40 Examinemos, escrutemos o nosso proceder, e voltemos para o Senhor.
41 Elevemos os corações, tanto quanto as mãos, para Deus lá nos céus.
42 Pecamos, recalcitramos, e não nos perdoastes.
43 Cobristes-vos de cólera para nos perseguir. Matastes sem piedade.
44 Numa nuvem vos envolvestes para impedir que a prece a atravessasse.
45 E de nós fizestes raspas, refugo das nações.
46 Contra nós abrem a boca todos os nossos inimigos.
47 Fosso e terror - é o nosso quinhão, com ruínas e desolação.
48 Rios de lágrimas correm-me dos olhos, por causa da ruína da filha de meu povo.
49 Não cessam meus olhos de chorar, porque não cessa {a desgraça},
50 até que do alto dos céus o Senhor desça seu olhar.
51 Minha alma se amargura, ao ver todas as filhas da minha cidade.
52 Caçaram-me como a um pardal os que, sem razão, me odeiam.
53 Quiseram precipitar-me no fosso rolando uma pedra sobre mim.
54 Acima de mim subiam as águas: Estou perdido!, exclamei.
55 Invoquei, Senhor, o vosso nome do profundo fosso.
56 Ouvistes-me gritar: Não aparteis do meu chamado o vosso ouvido.
57 E vós viestes no dia em que vos invoquei e dissestes: Não tenhas medo!
58 Defendestes, Senhor, a minha causa, e minha vida resgatastes.
59 Vistes, Senhor, o mal que me fizeram: fazei-me justiça.
60 Vós vedes seus projetos vingativos e suas tramas contra mim.

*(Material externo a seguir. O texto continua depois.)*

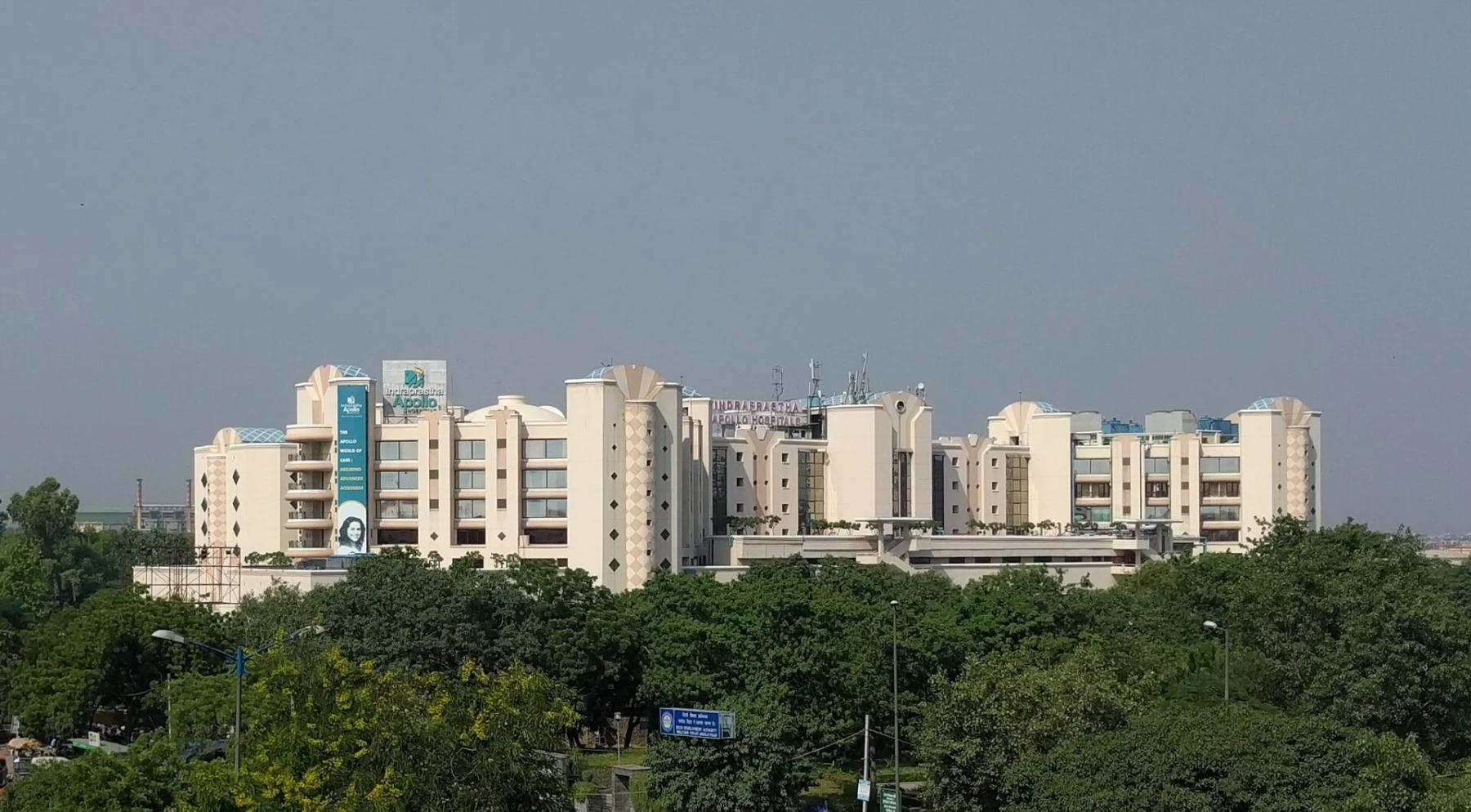 Indraprastha Apollo Hospital building in New Delhi surrounded by trees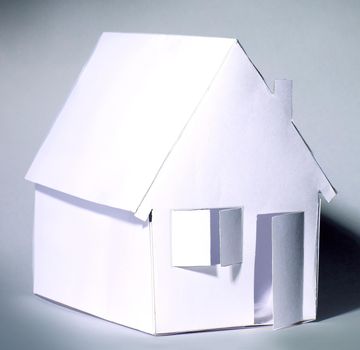 paper house with open door.isolated on grey background.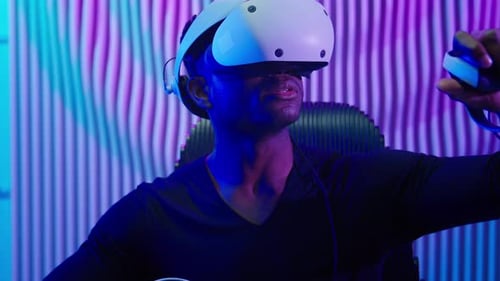 Man Using Virtual Reality Headset in Futuristic Setting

61 Senhor, ouvistes suas injúrias e todos os seus conluios contra mim;
62 As palavras de meus inimigos e o que sem cessar estão tramando contra mim.
63 Observai-os: sentados ou de pé, fazem de mim objeto de suas canções.
64 Dai-lhes, Senhor, a paga, o que merece o seu proceder.
65 Cegai-lhes o coração; feri-os com a vossa maldição;
66 persegui-os com vossa cólera, e exterminai-os do nosso universo, Senhor!